Earlier this week we cited a Wall Street Journal columnist's description of today's investment bank office as a "phantom realm" where bankers show up for work but can't produce because deals are all but absent. The latest data and forecasts of deal activity suggest that situation won't change in 2009, either for merger advisory or corporate finance bankers.
One dismal forecast comes from BernsteinResearch and its high-profile bank sector analyst, Brad Hintz. His recent report projects the value of U.S. M&A announcements will plummet 25 percent next year and 15 percent in 2010 after shrinking an estimated 13 percent this year, according to Financial News.
That extended falloff in deal activity will compress banks' advisory fees, with negative implications for bankers' job security and compensation prospects next year. Hintz looks for M&A revenue at three top-tier U.S. institutions (Merrill Lynch, Morgan Stanley and Goldman Sachs) to shrink by one-third this year, by a further one-quarter in 2009 and 4 percent in 2010 before recovering in 2011 and 2012, Financial News says.
Government Intervention and Mergers For Survival
Much of the M&A activity that does exist is being driven by government intervention and forced sales by financial institutions facing insolvency.
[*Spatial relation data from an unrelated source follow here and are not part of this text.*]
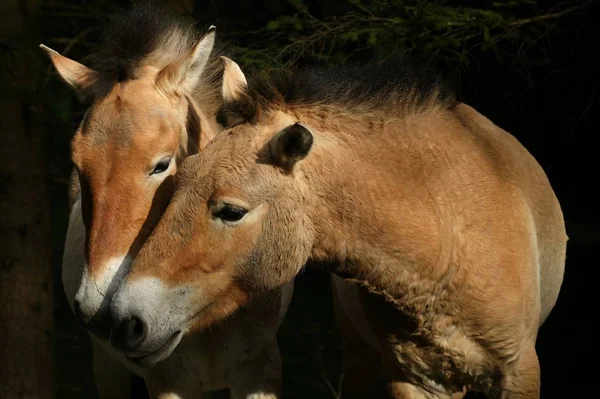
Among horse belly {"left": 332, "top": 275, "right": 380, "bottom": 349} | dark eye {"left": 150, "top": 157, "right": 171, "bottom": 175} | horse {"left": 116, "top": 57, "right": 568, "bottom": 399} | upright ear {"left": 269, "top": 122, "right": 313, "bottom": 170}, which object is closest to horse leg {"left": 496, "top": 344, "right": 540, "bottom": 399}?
horse {"left": 116, "top": 57, "right": 568, "bottom": 399}

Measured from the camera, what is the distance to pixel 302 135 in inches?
151

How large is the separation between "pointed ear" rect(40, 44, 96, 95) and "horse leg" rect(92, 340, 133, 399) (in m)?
1.80

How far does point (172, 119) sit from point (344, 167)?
3.94ft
That's likely to continue in 2009 - for investment bankers, a mixed blessing at best.
Amid record borrowing costs and rampant funding pull-backs, more than 1,000 pending M&A deals have been killed so far in 2008. Almost $100 billion worth of leveraged buyouts were cancelled since credit markets began seizing up 18 months ago. The withdrawn deals denied banks an estimated $1.3 billion in advisory fees, based on estimates by Thomson Reuters and Freeman & Co.
The past few weeks saw cancellations of two of the biggest announced mergers ever: BHP Billiton's $66 billion offer for Rio Tinto Group, and the planned $41 billion takeover of BCE Inc. by Ontario Teachers' Pension Plan and a group of U.S. private-equity firms.
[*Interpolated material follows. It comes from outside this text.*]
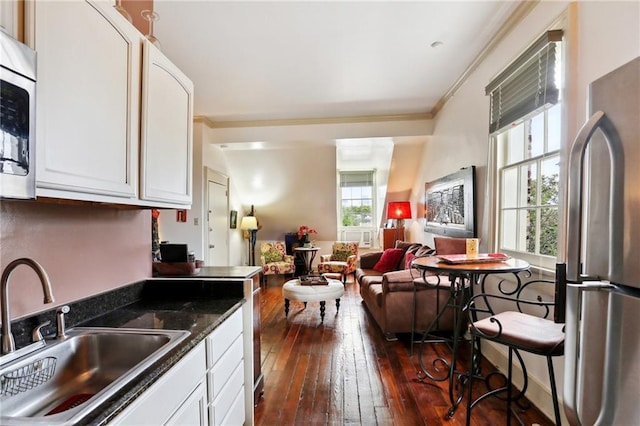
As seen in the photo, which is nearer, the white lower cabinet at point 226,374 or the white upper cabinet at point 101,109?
the white upper cabinet at point 101,109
Worldwide M&A deal volume may shrink 30 percent next year to about $2 trillion, according to estimates by Barclays Capital and Nomura cited in a recent Bloomberg News story. However, activity may shift toward smaller deals in which healthy companies acquire credit-starved competitors, and toward purchases by Chinese and Japanese companies fueled by current account surpluses and a strong yen. Potential beneficiaries are mid-market investment banks and institutions with strong advisory relationships in China and Japan.
On the other hand, a November survey of middle-market deal professionals found that 44 percent expect the deal environment to deteriorate over the next six months. That's the most pessimistic outlook ever from that twice-yearly survey, conducted by by the Association of Corporate Growth and Thomson Reuters.
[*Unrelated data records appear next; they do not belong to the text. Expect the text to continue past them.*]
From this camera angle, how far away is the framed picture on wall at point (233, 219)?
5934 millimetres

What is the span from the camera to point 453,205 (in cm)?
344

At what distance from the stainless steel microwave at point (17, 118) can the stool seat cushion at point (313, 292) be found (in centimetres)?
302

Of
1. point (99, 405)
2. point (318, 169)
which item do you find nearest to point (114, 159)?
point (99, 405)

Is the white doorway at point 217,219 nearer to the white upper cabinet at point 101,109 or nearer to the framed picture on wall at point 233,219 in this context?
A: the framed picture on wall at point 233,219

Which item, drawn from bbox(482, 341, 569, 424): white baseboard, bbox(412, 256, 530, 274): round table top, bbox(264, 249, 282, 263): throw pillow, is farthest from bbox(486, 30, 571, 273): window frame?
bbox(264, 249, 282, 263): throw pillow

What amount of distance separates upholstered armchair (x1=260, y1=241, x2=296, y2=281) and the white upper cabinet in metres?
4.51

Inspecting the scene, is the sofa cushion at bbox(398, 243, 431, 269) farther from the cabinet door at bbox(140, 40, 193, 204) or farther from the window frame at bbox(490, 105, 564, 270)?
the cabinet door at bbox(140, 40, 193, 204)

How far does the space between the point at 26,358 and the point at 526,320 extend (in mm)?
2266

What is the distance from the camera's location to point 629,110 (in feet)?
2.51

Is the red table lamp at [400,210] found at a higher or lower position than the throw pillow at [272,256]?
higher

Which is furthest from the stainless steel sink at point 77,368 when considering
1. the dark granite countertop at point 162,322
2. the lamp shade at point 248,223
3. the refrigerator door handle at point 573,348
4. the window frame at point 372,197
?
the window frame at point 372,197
IPO Volume Down Nearly Two-Thirds
Meanwhile, capital markets bankers no busier than their counterparts on the M&A side. Ernst & Young reports that global initial public offerings plunged 58 percent by number and 63 percent by dollar volume this year through November, compared with the same period last year. Activity is at the lowest level since 1995.
More than three-fourths of this year's $95 billion of worldwide IPO volume came from markets in Asia (about $30 billion, primarily from Greater China), North America ($27 billion, dominated by Visa's record $19.7 billion listing on the New York Stock Exchange) and the Middle East/Africa (about $16 billion, most from Saudi Arabia).
Emerging markets accounted for 15 of the year's 20 largest IPOs. Yet, the downturn hasn't spared the largest emerging markets, the so-called BRIC countries of Brazil, Russia, India and China. BRIC IPO deals plunged 55 percent by number and 74 percent by volume - no better than the worldwide figures.
Still, the consulting firm points out that the pipeline of companies aiming to go public remains "robust." The IPO process has a long lead time of 12 to 24 months, says Gil Forer, E&Y's global director of IPO initiatives. "Clearly it is difficult to predict when IPO activity will recover and capital markets need first to stabilize in order to rebuild confidence. However, many companies will use current market conditions to fully prepare themselves to take advantage once the IPO window reopens."